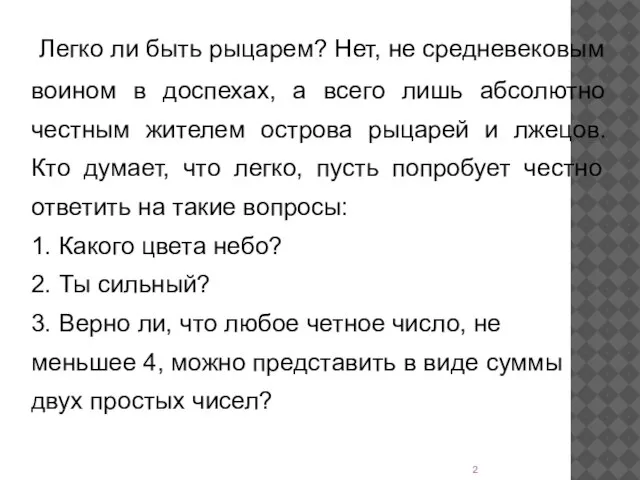 Легко ли быть рыцарем? Нет, не средневековым воином в доспехах, а всего лишь абсолютно честным жителем острова рыцарей и лжецов. Кто думает, что легко, пусть попробует честно ответить на такие вопросы:

1. Какого цвета небо?

2. Ты сильный?

3. Верно ли, что любое четное число, не меньшее 4, можно представить в виде суммы двух простых чисел?

2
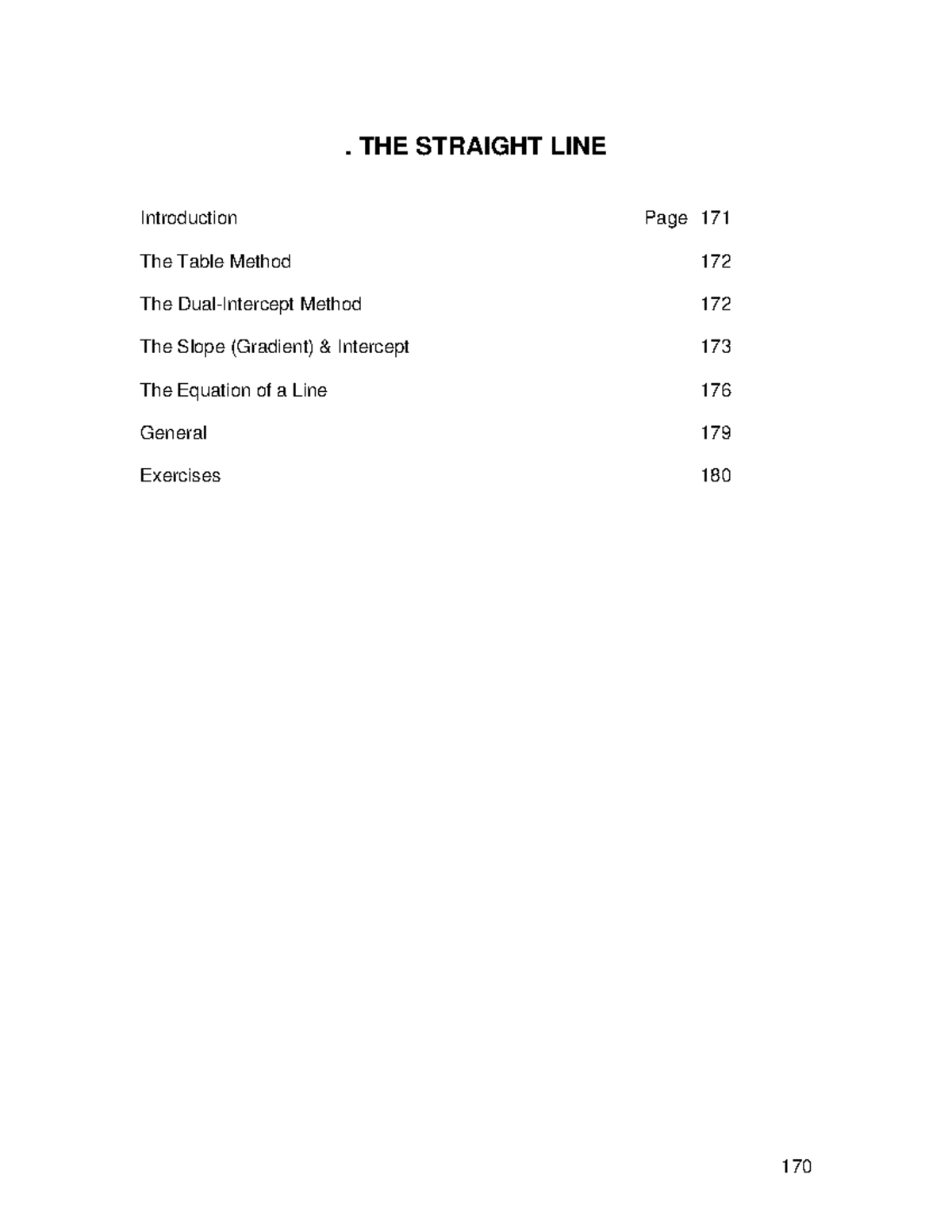 . THE STRAIGHT LINE

Introduction Page 171

The Table Method 172

The Dual-Intercept Method 172

The Slope (Gradient) & Intercept 173

The Equation of a Line 176

General 179

Exercises 180

170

------------------------------------

### WHAT IS REQUIRED
Only the lines from the one with "Introduction Page 171" through the final line above should be repeated, each exactly as written.

### THE ANSWER
Introduction Page 171

The Table Method 172

The Dual-Intercept Method 172

The Slope (Gradient) & Intercept 173

The Equation of a Line 176

General 179

Exercises 180

170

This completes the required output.